# PROBLEM STATEMENT
Format every line of the listing below as a JSON array of strings, one string per line, leaving out blank lines.

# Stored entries
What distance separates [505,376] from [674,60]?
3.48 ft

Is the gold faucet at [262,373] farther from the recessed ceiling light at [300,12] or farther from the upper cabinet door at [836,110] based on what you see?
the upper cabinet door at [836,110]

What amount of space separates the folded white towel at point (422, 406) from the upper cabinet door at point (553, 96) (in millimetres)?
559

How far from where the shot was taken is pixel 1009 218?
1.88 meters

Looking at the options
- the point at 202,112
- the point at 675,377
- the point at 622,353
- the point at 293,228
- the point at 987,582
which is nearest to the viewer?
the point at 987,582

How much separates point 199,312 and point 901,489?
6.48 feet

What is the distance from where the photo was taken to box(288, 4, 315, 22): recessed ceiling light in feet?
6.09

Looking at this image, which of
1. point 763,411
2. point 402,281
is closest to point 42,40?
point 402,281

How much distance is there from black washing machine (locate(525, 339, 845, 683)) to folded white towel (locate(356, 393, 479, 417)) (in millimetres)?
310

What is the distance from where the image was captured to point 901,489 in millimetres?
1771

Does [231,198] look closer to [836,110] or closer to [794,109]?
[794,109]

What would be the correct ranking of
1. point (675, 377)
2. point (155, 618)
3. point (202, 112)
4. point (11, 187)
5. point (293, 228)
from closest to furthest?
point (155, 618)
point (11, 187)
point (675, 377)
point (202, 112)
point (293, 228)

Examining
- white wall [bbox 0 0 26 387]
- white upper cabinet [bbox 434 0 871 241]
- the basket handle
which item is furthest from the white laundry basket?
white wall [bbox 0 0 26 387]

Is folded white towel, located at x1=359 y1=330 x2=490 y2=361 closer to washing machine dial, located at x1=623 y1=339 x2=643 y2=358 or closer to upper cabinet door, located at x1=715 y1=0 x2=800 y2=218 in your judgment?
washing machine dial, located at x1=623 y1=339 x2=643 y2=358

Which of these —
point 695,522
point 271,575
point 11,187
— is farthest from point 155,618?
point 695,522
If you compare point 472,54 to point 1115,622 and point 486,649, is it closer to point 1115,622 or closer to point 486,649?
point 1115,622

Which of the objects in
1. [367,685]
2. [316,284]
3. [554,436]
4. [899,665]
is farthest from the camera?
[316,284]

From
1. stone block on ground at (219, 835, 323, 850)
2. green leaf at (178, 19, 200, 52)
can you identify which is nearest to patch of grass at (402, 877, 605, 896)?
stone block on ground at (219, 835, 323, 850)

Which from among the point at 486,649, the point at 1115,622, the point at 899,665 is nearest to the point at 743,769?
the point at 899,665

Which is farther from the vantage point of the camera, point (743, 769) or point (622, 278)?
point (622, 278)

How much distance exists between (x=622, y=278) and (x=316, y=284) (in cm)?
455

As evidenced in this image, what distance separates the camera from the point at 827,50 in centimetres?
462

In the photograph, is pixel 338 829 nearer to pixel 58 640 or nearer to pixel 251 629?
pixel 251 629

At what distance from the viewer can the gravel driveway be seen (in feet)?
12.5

# FINISHED EXERCISE
[
  "What distance separates [505,376] from [674,60]?",
  "3.48 ft",
  "Is the gold faucet at [262,373] farther from the recessed ceiling light at [300,12] or farther from the upper cabinet door at [836,110] based on what you see?",
  "the upper cabinet door at [836,110]",
  "What amount of space separates the folded white towel at point (422, 406) from the upper cabinet door at point (553, 96) (in millimetres)?",
  "559",
  "How far from where the shot was taken is pixel 1009 218?",
  "1.88 meters",
  "Looking at the options",
  "- the point at 202,112",
  "- the point at 675,377",
  "- the point at 622,353",
  "- the point at 293,228",
  "- the point at 987,582",
  "which is nearest to the viewer?",
  "the point at 987,582",
  "How much separates point 199,312 and point 901,489?",
  "6.48 feet",
  "What is the distance from where the photo was taken to box(288, 4, 315, 22): recessed ceiling light in feet?",
  "6.09",
  "Looking at this image, which of",
  "1. point 763,411",
  "2. point 402,281",
  "is closest to point 42,40?",
  "point 402,281",
  "How much distance is there from black washing machine (locate(525, 339, 845, 683)) to folded white towel (locate(356, 393, 479, 417)) (in millimetres)?",
  "310",
  "What is the distance from where the image was captured to point 901,489 in millimetres?",
  "1771",
  "Does [231,198] look closer to [836,110] or closer to [794,109]?",
  "[794,109]",
  "What would be the correct ranking of",
  "1. point (675, 377)",
  "2. point (155, 618)",
  "3. point (202, 112)",
  "4. point (11, 187)",
  "5. point (293, 228)",
  "from closest to furthest?",
  "point (155, 618)",
  "point (11, 187)",
  "point (675, 377)",
  "point (202, 112)",
  "point (293, 228)",
  "Examining",
  "- white wall [bbox 0 0 26 387]",
  "- white upper cabinet [bbox 434 0 871 241]",
  "- the basket handle",
  "which item is furthest from the white laundry basket?",
  "white wall [bbox 0 0 26 387]",
  "Is folded white towel, located at x1=359 y1=330 x2=490 y2=361 closer to washing machine dial, located at x1=623 y1=339 x2=643 y2=358 or closer to upper cabinet door, located at x1=715 y1=0 x2=800 y2=218 in your judgment?",
  "washing machine dial, located at x1=623 y1=339 x2=643 y2=358",
  "Which of these —",
  "point 695,522",
  "point 271,575",
  "point 11,187",
  "— is farthest from point 155,618?",
  "point 695,522",
  "If you compare point 472,54 to point 1115,622 and point 486,649, is it closer to point 1115,622 or closer to point 486,649?",
  "point 1115,622",
  "Which of the objects in",
  "1. [367,685]",
  "2. [316,284]",
  "3. [554,436]",
  "4. [899,665]",
  "is farthest from the camera?",
  "[316,284]",
  "From",
  "1. stone block on ground at (219, 835, 323, 850)",
  "2. green leaf at (178, 19, 200, 52)",
  "can you identify which is nearest to patch of grass at (402, 877, 605, 896)?",
  "stone block on ground at (219, 835, 323, 850)",
  "Which from among the point at 486,649, the point at 1115,622, the point at 899,665 is nearest to the point at 743,769?",
  "the point at 899,665",
  "Which is farther from the vantage point of the camera, point (743, 769) or point (622, 278)?",
  "point (622, 278)",
  "How much distance exists between (x=622, y=278) and (x=316, y=284) (in cm)?",
  "455",
  "As evidenced in this image, what distance separates the camera from the point at 827,50 in centimetres?",
  "462",
  "In the photograph, is pixel 338 829 nearer to pixel 58 640 or nearer to pixel 251 629?",
  "pixel 251 629",
  "At what distance from the viewer can the gravel driveway be seen (in feet)?",
  "12.5"
]